▼

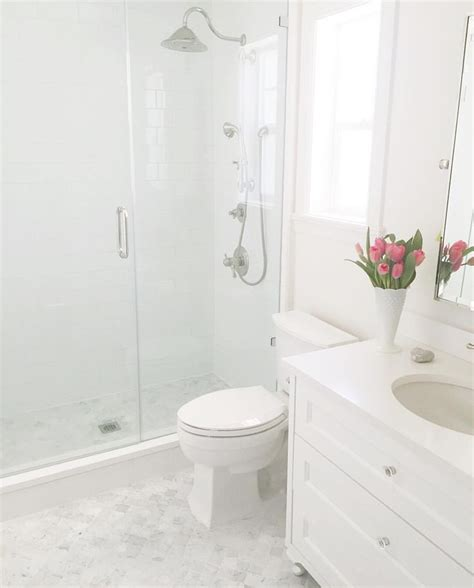 White Bathroom Tile Designs by 1000 Ideas About White Subway Tile Bathroom On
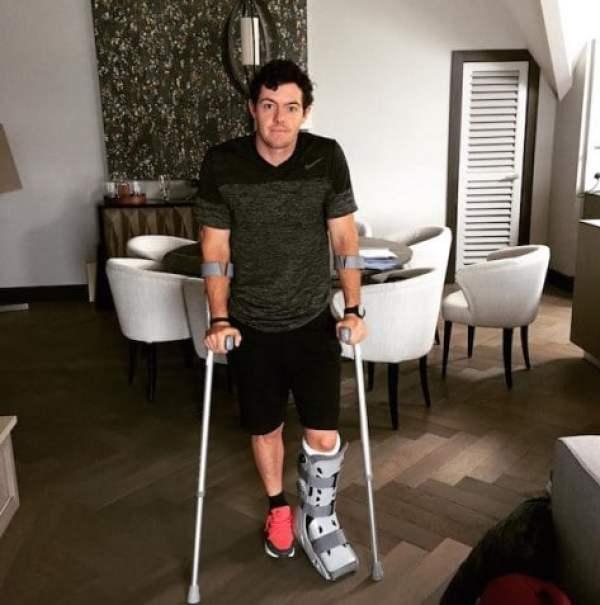 rory-mcilroy-crutches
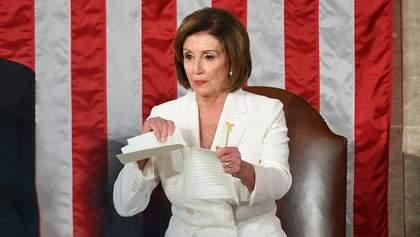 Скандал во время выступления Трампа в Конгрессе: Нэнси Пелоси разорвала его речь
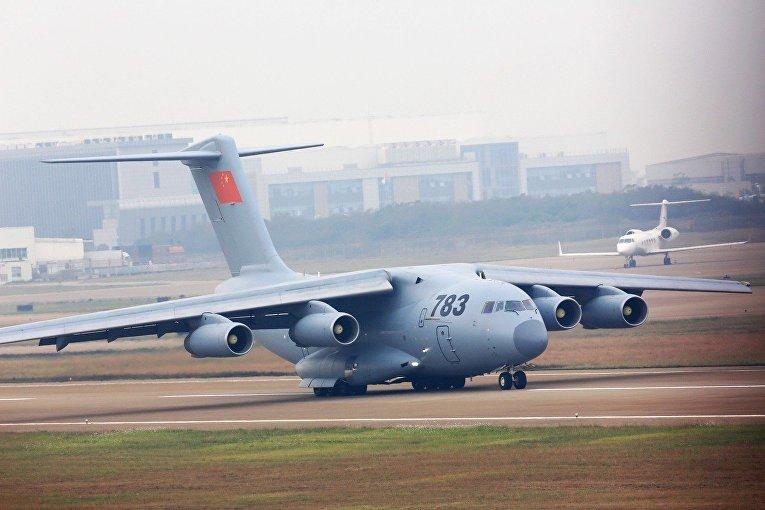 Китайский военный самолет Y-20 на авиасалоне в Чжухае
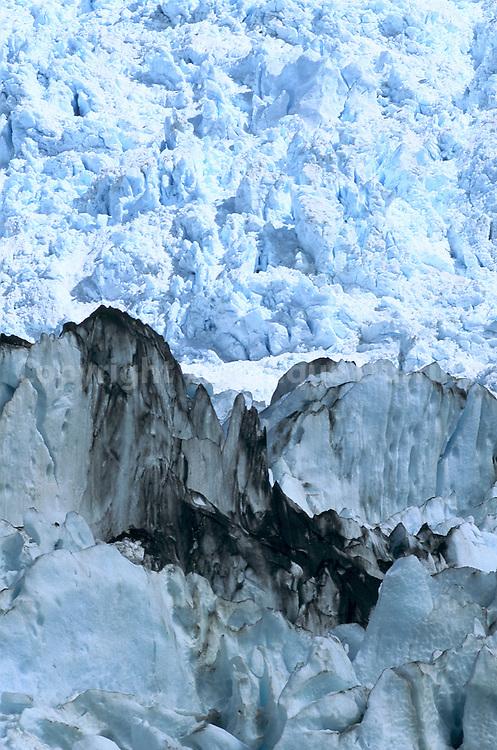 Le parc national de Los Glaciares a ete cree en 1937. Il occupe 600000 hectares et compte 356 glaciers . En 1981, il a ete declare Patrimoine Naturel de l'humanite par l?esco afin de preserver ses grandes masses de glace, temoignage de l?e quaternaire.  Le glacier UPSALA est le plus grand de la region avec 1600 Km2. mesure 60 Km de long et entre 14 et 20 km de large ! Sa profondeur est de 300m en certains endroits. Le glacier ?rotte la roche dans sa descente. Il en porte des morceaux colores qui salissent sa robe bleutee.  La glace est bleue, car elle provient du fond du glacier et a ete fortement compressee.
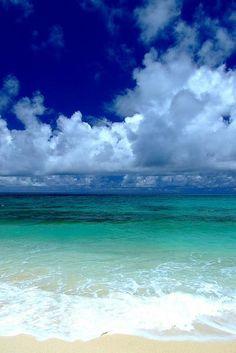 Χ Island Okinawa, Japan.where my relatives live ugh need to visit again asap!where my relatives live ugh need to visit again asap! Most Beautiful Beaches, Beautiful Places, Costa, Japan Beach, Skier, Okinawa Japan, Kyoto Japan, Photos Voyages, Am Meer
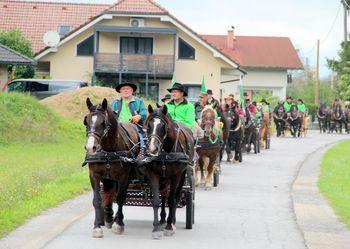 Srečanje lastnikov konjskih vpreg v soteski Pekel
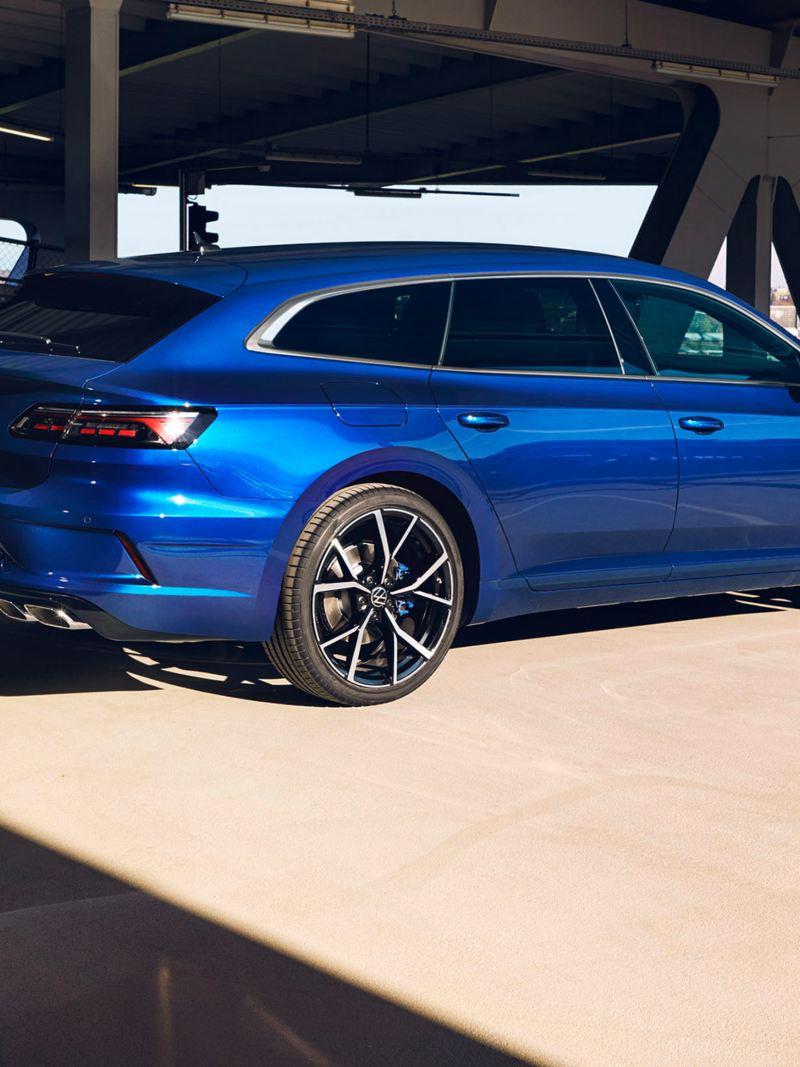 A blue VW R Arteon Shooting Brake drives down a road – pure performance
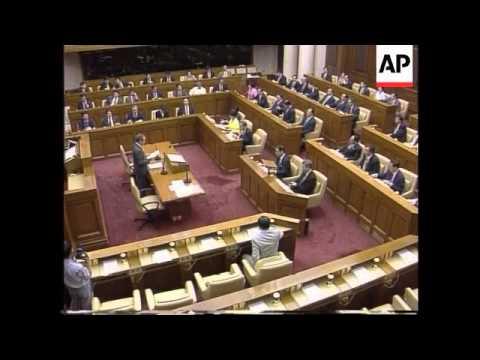 Hong Kong - Lee sworn in to Legislative Council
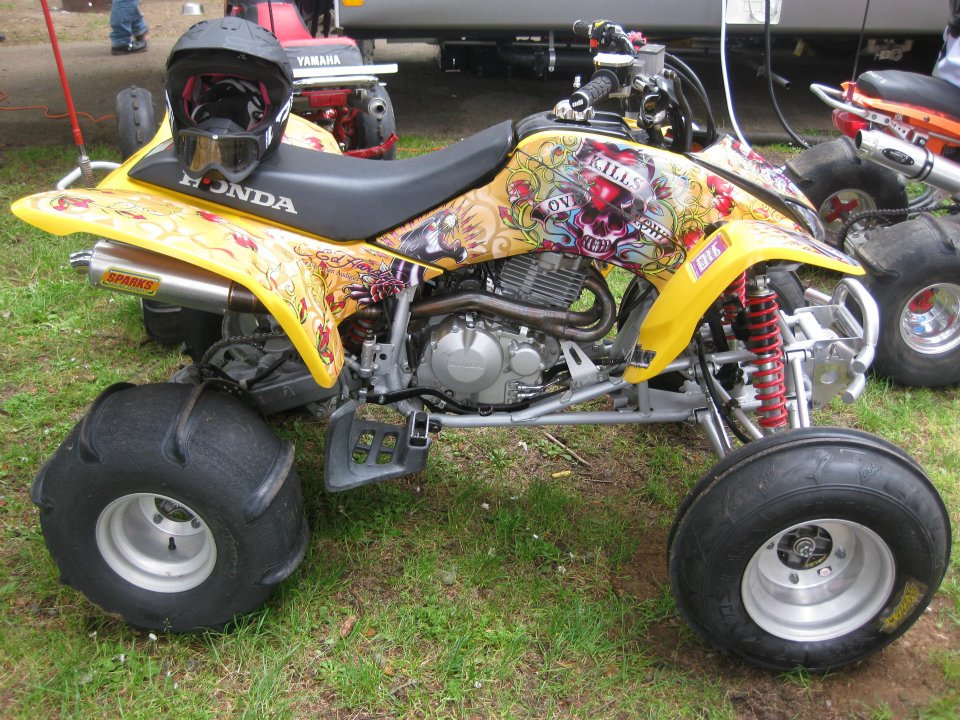 Stacie's Honda 400EX is 426cc on pump gas.  It makes 42 hp/ 30 tq.  This build did not include port work.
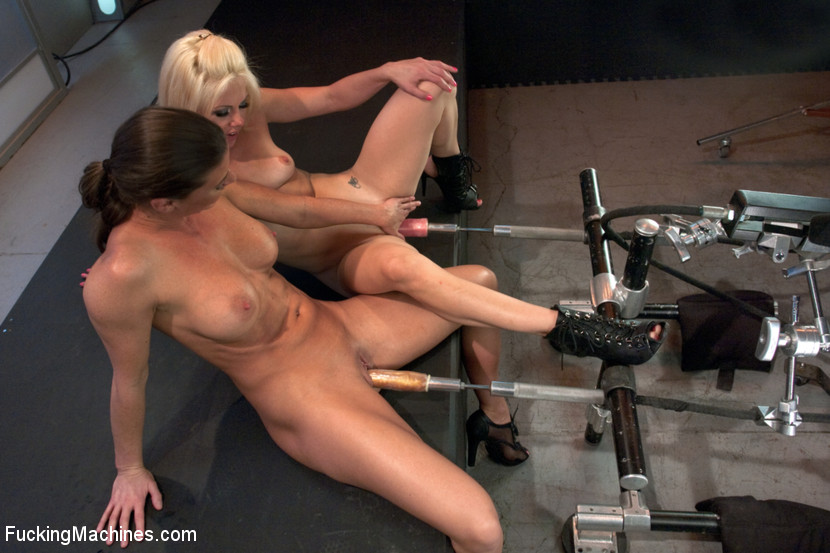 Ariel X Fists & Machine Fucks Holly Hanna. Fist train & Squirting O's!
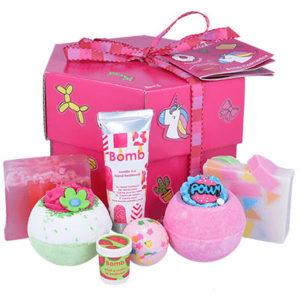 Coffret cadeau bien-être à personnaliser, savonnerie, vendu par bubulle et savon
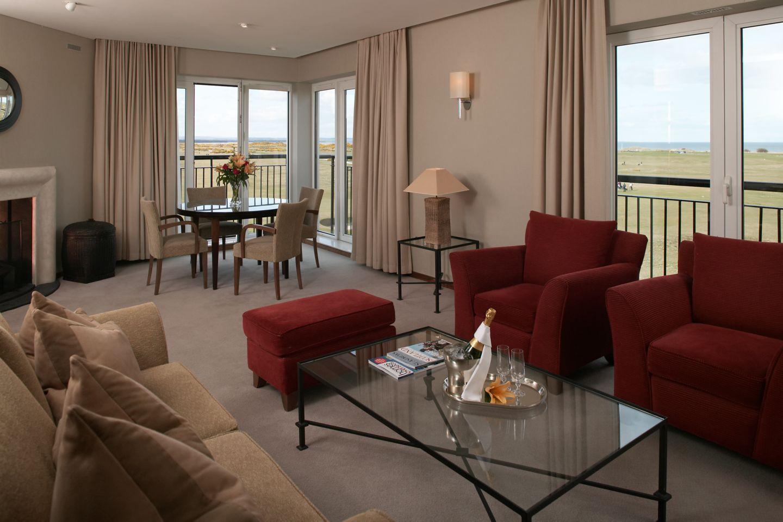 Fairway Suite lounge area
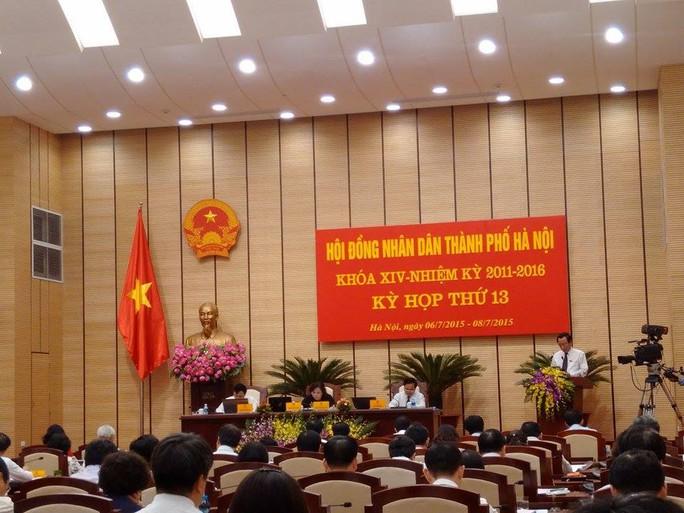 Quang cảnh buổi họp HĐND sáng 6-7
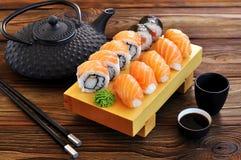 Sushi faits maison avec les saumons, la chair de crabe, le concombre et le wasabi image libre de droits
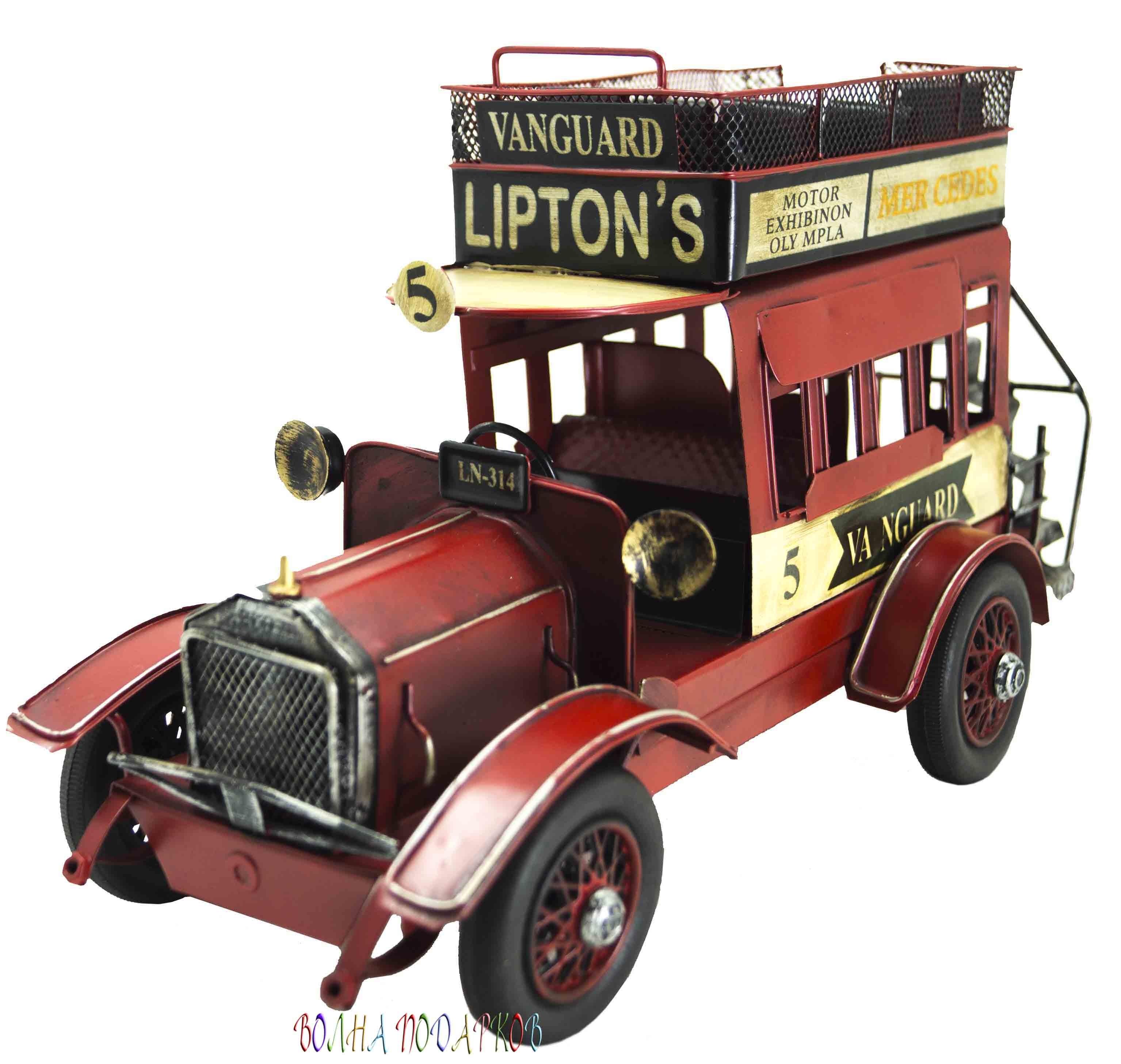 Ретро модель английского автомобиля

▲

■ **TASK DETAILS**
If a record holds a picture, drop the picture and reproduce everything else exactly.

■ **ANSWER TO THIS TASK**
 White Bathroom Tile Designs by 1000 Ideas About White Subway Tile Bathroom On
 rory-mcilroy-crutches
 Скандал во время выступления Трампа в Конгрессе: Нэнси Пелоси разорвала его речь
 Китайский военный самолет Y-20 на авиасалоне в Чжухае
 Le parc national de Los Glaciares a ete cree en 1937. Il occupe 600000 hectares et compte 356 glaciers . En 1981, il a ete declare Patrimoine Naturel de l'humanite par l?esco afin de preserver ses grandes masses de glace, temoignage de l?e quaternaire.  Le glacier UPSALA est le plus grand de la region avec 1600 Km2. mesure 60 Km de long et entre 14 et 20 km de large ! Sa profondeur est de 300m en certains endroits. Le glacier ?rotte la roche dans sa descente. Il en porte des morceaux colores qui salissent sa robe bleutee.  La glace est bleue, car elle provient du fond du glacier et a ete fortement compressee.
 Χ Island Okinawa, Japan.where my relatives live ugh need to visit again asap!where my relatives live ugh need to visit again asap! Most Beautiful Beaches, Beautiful Places, Costa, Japan Beach, Skier, Okinawa Japan, Kyoto Japan, Photos Voyages, Am Meer
 Srečanje lastnikov konjskih vpreg v soteski Pekel
 A blue VW R Arteon Shooting Brake drives down a road – pure performance
 Hong Kong - Lee sworn in to Legislative Council
 Stacie's Honda 400EX is 426cc on pump gas.  It makes 42 hp/ 30 tq.  This build did not include port work.
 Ariel X Fists & Machine Fucks Holly Hanna. Fist train & Squirting O's!
 Coffret cadeau bien-être à personnaliser, savonnerie, vendu par bubulle et savon
 Fairway Suite lounge area
 Quang cảnh buổi họp HĐND sáng 6-7
 Sushi faits maison avec les saumons, la chair de crabe, le concombre et le wasabi image libre de droits
 Ретро модель английского автомобиля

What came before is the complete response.